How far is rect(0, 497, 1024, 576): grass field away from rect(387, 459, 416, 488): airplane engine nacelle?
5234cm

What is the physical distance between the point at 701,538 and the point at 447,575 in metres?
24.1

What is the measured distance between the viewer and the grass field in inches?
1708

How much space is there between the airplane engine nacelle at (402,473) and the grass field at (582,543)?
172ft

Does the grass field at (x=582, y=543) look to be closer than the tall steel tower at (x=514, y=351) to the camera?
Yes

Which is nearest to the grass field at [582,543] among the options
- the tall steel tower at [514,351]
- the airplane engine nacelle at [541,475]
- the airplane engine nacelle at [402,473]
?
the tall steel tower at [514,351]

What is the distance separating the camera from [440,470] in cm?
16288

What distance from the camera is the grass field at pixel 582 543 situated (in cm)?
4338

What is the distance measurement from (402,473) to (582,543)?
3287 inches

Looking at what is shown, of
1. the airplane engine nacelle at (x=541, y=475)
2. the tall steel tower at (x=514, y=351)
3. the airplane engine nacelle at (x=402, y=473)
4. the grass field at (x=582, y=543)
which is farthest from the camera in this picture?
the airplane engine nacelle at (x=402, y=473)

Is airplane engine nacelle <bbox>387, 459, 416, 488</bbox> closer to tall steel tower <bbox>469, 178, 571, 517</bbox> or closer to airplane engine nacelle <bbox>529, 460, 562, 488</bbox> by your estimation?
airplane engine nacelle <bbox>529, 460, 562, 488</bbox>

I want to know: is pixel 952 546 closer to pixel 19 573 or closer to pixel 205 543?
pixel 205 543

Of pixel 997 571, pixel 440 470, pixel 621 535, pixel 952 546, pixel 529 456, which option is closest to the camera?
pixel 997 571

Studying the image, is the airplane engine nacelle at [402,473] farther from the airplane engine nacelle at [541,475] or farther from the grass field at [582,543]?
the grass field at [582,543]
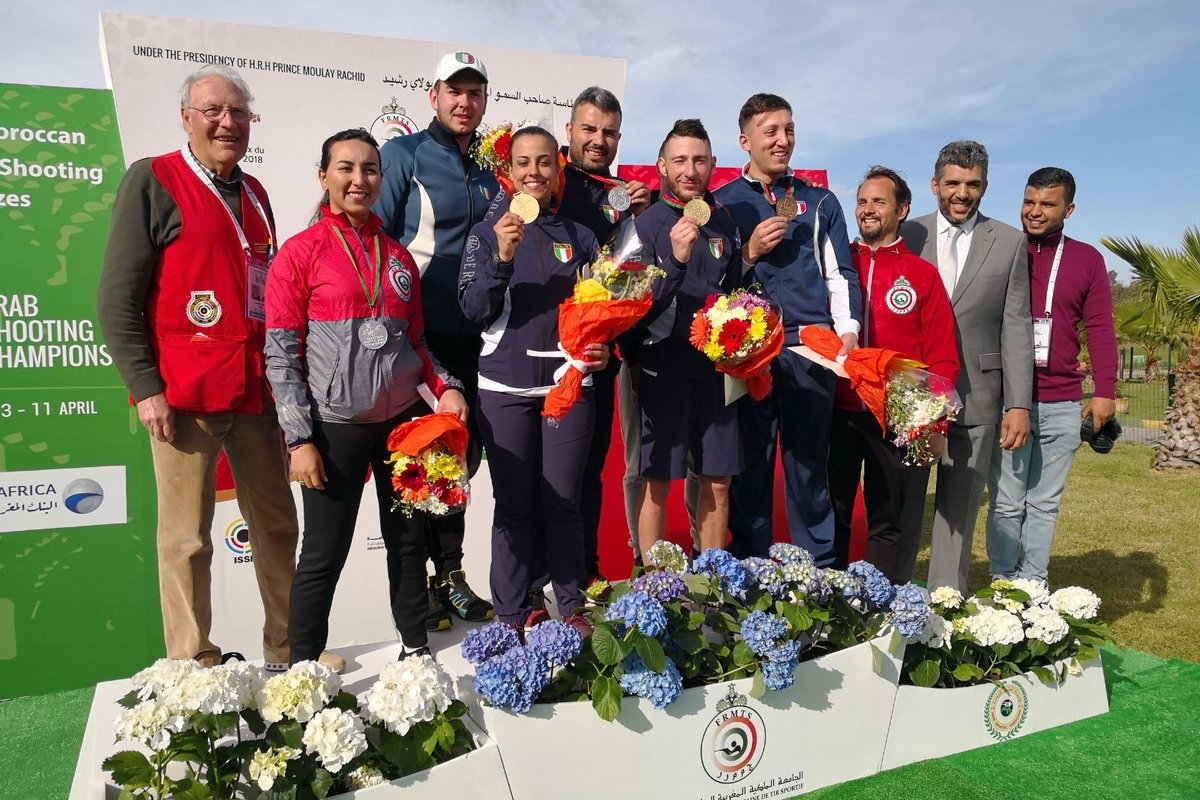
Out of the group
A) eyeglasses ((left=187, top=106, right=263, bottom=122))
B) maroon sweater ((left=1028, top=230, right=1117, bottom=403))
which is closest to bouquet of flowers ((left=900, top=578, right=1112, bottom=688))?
maroon sweater ((left=1028, top=230, right=1117, bottom=403))

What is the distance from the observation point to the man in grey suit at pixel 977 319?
404 centimetres

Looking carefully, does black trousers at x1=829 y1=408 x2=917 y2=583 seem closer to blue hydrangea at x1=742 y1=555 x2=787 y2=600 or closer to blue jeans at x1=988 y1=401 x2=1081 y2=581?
blue jeans at x1=988 y1=401 x2=1081 y2=581

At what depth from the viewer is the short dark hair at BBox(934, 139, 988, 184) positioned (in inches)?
159

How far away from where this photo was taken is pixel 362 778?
7.33ft

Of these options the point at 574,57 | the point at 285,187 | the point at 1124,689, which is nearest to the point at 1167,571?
the point at 1124,689

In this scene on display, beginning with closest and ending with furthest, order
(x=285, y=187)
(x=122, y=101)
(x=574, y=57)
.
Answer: (x=122, y=101) < (x=285, y=187) < (x=574, y=57)

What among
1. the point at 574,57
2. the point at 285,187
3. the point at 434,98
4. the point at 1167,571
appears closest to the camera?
the point at 434,98

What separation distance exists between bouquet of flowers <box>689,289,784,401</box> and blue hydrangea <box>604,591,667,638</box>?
1.06 metres

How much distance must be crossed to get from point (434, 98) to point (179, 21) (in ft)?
5.83

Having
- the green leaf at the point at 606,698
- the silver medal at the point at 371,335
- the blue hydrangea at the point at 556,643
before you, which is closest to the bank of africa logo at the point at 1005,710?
the green leaf at the point at 606,698

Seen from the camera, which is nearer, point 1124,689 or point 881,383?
point 881,383

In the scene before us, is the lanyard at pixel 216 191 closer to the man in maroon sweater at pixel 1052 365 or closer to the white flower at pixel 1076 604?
the white flower at pixel 1076 604

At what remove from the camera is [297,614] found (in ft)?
9.46

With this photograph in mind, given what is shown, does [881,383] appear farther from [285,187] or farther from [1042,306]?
[285,187]
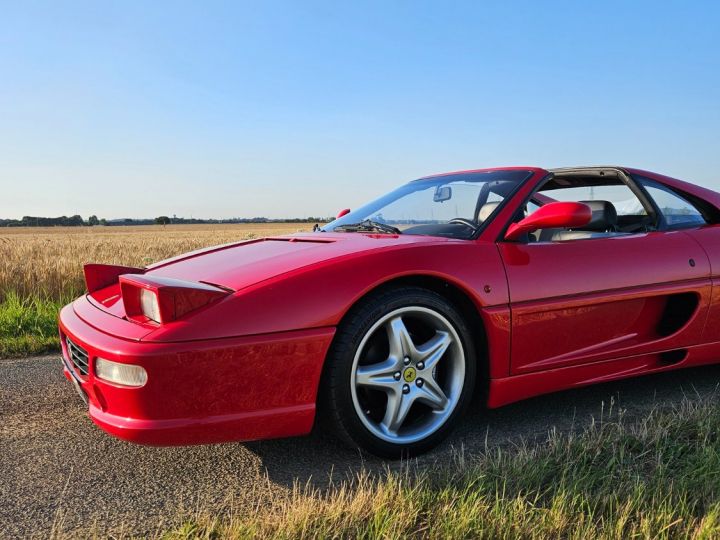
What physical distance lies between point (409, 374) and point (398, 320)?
0.24 metres

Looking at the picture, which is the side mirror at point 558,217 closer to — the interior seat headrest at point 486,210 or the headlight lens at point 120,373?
the interior seat headrest at point 486,210

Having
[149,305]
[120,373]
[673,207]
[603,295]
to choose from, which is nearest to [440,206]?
[603,295]

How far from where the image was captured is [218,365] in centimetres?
205

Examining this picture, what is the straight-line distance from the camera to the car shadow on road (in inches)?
92.0

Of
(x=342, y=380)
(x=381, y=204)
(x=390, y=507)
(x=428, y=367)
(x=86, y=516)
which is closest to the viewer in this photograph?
(x=390, y=507)

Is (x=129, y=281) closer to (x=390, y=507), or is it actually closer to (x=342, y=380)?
(x=342, y=380)

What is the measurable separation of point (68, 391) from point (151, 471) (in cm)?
135

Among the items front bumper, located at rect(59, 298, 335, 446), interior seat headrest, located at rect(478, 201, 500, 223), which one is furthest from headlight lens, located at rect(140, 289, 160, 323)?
interior seat headrest, located at rect(478, 201, 500, 223)

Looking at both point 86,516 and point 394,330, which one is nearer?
point 86,516

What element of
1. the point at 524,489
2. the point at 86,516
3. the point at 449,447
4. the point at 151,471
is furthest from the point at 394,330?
the point at 86,516

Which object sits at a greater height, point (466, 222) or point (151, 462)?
point (466, 222)

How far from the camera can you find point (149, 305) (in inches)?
86.2

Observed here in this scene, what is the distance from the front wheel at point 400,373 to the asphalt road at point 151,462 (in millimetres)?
129

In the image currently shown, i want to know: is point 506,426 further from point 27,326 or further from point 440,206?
point 27,326
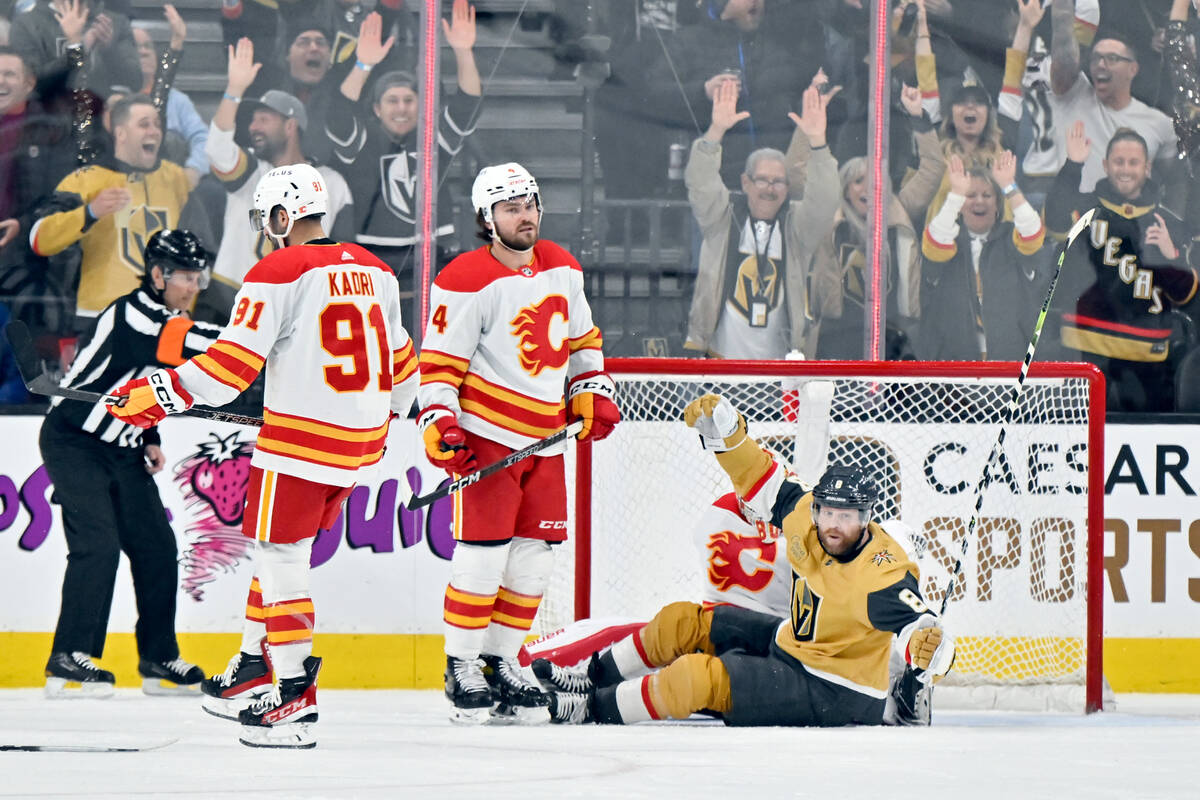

★ ★ ★ ★ ★ ★ ★

• **Exercise description**: Recast the records from the line with "What is the distance separating" to the line with "3287 inches" as a numbered list, leaving out blank lines.

• **Response**:
1. What is the distance separating the camera from [440,470] in cm?
2. 16288
3. What distance from the camera is the grass field at pixel 582 543 situated (in cm)?
4. 4338
5. What is the distance measurement from (402,473) to (582,543)?
6. 3287 inches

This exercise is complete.